Extract to read |
*****

How can vector calculus 'del' relationships be derived using other identities?

[member 428835]

hey all!

i was hoping someone could either state an article or share some knowledge with a way (if any) to derive the vector calculus "del" relationships. i.e. $$ \nabla \cdot ( \rho \vec{V}) = \rho (\nabla \cdot \vec{V}) + \vec{V} \cdot (\nabla\rho)$$

now i do understand this to be like the product rule but is there any way to derive this in a similar fashion to other vector calculus identities, perhaps using the Kronecker delta or the permutation epsilon?

as an example, i can derive almost any trig identity using $$e^{i \theta}=\cos \theta+i \sin \theta$$ by making changes to $\theta$, perhaps letting $\theta = \alpha + \beta$ and then equating real and imaginary parts and doing a little bit of algebra.

is there anything like this for vector identities (perhaps not a base equation, but a method?)

thanks for your help!

 

[jedishrfu]

If you use x,y,z components for the vector then do some rearrangements you can prove it.

 

[WannabeNewton]

Pretty much every curl, divergence, and gradient identity can be proven easily and elegantly using indices. For example, consider the very useful formula $\vec{\nabla} \times (\vec{\nabla} \times \vec{\xi}) = \vec{\nabla}(\vec{\nabla}\cdot \vec{\xi}) - \vec{\nabla}^2 \vec{\xi}$.

We have $(\vec{\nabla} \times (\vec{\nabla} \times \vec{\xi}))^i \\= \epsilon^{ijk}\partial_{j}(\epsilon_{krl}\partial^{r}\xi^{l}) \\= (\delta^{i}_{r}\delta^{j}_{l} - \delta^{j}_{r}\delta^{i}_{l})\partial_{j}\partial^{r}\xi^{l} \\= \partial^{i}\partial_{l}\xi^{l} - \partial_{r}\partial^{r}\xi^{i}\\ = (\vec{\nabla}(\vec{\nabla}\cdot \vec{\xi}))^i - (\vec{\nabla}^2\vec{\xi})^i$
as desired.

 

[member 428835]

thanks wannabe Newton

*****

Material provided |
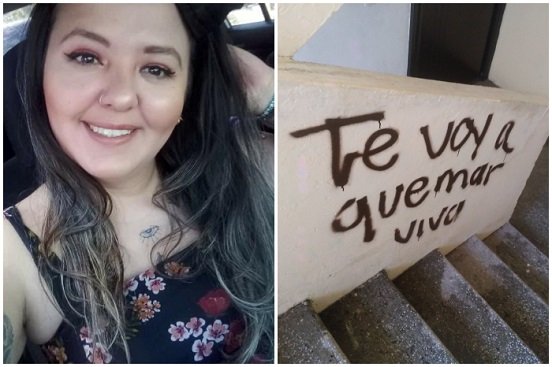 Fiscalía determina que Luz Raquel escribió amenazas en su contra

*****

Questions to answer |
A) In the forum thread on vector calculus identities, what does jedishrfu say to use in order to prove the relationship?
B) From the forum thread on vector calculus identities, output the passage word for word: begin at the words "as an example, i" and stop after "for your help!".
C) Translate this sentence from the forum thread on vector calculus identities into Spanish: "Pretty much every curl, divergence, and gradient identity can be proven easily and elegantly using indices."

Answers by item number |
A) The x, y, z components of the vector, followed by some rearrangements.

B)
as an example, i can derive almost any trig identity using $$e^{i \theta}=\cos \theta+i \sin \theta$$ by making changes to $\theta$, perhaps letting $\theta = \alpha + \beta$ and then equating real and imaginary parts and doing a little bit of algebra.

is there anything like this for vector identities (perhaps not a base equation, but a method?)

thanks for your help!

C) Prácticamente todas las identidades de rotacional, divergencia y gradiente pueden demostrarse de manera fácil y elegante usando índices.